We expect these multi-year trends to shape the evolution of AI systems.

• Bigger models and more powerful hardware enabling more advanced actions performed by AI systems.
• New architectures enabling better generalization and reasoning.
• Multimodality — the ability to process and relate information from multiple modalities, like text, audio, visual, etc. Models like Dall-E, Imagen, and NUWA are steps in this direction.
• Embedding AI into all modern software already used by businesses and consumers (both, as an underlying engine and as an interface, allowing to control the software with language, gestures, etc.)
• Emergence of AI serving as a connecting tissue between different systems (the next level of RPA).
• Embedding AI in every device powered by a chip.
• Maturation of DataOps/MLOps allowing for AI applications at scale in enterprise.
• An explosion of applications built on top of MaaS, where developers benefit from continuous improvements of MaaS and leverage multiple vendors for optimal results.
• Transition from modular to end-to-end architectures.
• Expansion of real-time AI.
• Co-creation in copywriting, animation, music, computer games, and other creative tasks.
• Declining costs of industrial and service robots, including Robots-as-a-Service / Pay-as-you-use models and a growing supply of low-cost robots.
• Growing robot density in the industry (the current world average is 126 robots/10,000 employees, while in South Korea the number is 932).
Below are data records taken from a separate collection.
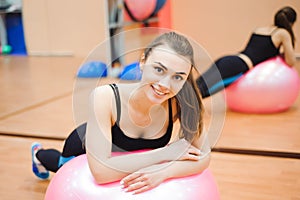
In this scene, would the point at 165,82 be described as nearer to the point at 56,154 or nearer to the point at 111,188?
the point at 111,188

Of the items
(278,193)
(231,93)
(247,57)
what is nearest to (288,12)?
(247,57)

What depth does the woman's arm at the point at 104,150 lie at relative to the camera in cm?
112

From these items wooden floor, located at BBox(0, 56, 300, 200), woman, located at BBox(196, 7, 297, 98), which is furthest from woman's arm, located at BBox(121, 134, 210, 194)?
woman, located at BBox(196, 7, 297, 98)

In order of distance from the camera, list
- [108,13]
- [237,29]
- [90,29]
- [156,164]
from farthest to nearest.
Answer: [90,29], [237,29], [108,13], [156,164]

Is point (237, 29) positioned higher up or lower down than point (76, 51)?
higher up

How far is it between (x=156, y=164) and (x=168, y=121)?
0.14 meters

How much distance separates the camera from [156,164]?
1160 mm

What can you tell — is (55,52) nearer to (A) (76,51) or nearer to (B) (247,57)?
(A) (76,51)

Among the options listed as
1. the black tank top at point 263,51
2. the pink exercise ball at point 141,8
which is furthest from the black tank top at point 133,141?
the pink exercise ball at point 141,8

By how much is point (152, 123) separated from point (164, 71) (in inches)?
9.2

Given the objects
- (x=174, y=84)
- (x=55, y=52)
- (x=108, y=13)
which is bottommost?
(x=55, y=52)

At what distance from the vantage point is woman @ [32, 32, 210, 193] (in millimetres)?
1040

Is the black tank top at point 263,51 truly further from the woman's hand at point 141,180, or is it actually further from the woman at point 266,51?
the woman's hand at point 141,180

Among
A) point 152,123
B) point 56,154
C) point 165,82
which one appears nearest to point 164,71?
point 165,82
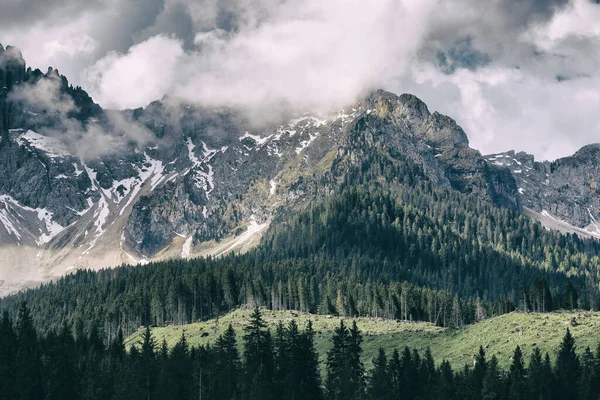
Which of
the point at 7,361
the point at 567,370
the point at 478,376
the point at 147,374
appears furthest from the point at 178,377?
the point at 567,370

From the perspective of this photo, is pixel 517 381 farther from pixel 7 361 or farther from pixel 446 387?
pixel 7 361

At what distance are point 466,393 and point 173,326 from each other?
110576 mm

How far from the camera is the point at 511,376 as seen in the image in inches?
3698

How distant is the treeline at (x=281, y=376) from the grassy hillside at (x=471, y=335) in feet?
23.4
Gradual penetration of services.
• Power law distribution of vendors in hardware (chips), MaaS, and edge autonomous software (powering drones and robots). A handful of companies will control most of the market.
• Global progress in AI led by the US and China. Scientists from the Chinese Academy of Science, Peking, and Tsinghua Universities are already competitive with the oldest and best universities in the world: Oxford, Cambridge, Harvard, Stanford. Overall, CCP considers AI a critical area for China’s global leadership. China is also by far the largest destination for industrial robots (48% of global installs in 2020).

To dive deeper here is a good overview of the AI evolution by Nathan Benaich and Ian Hogarth.

[1] One industrial robot is equivalent to about 3.3 workers, and there are about 400,000 robots installed per year.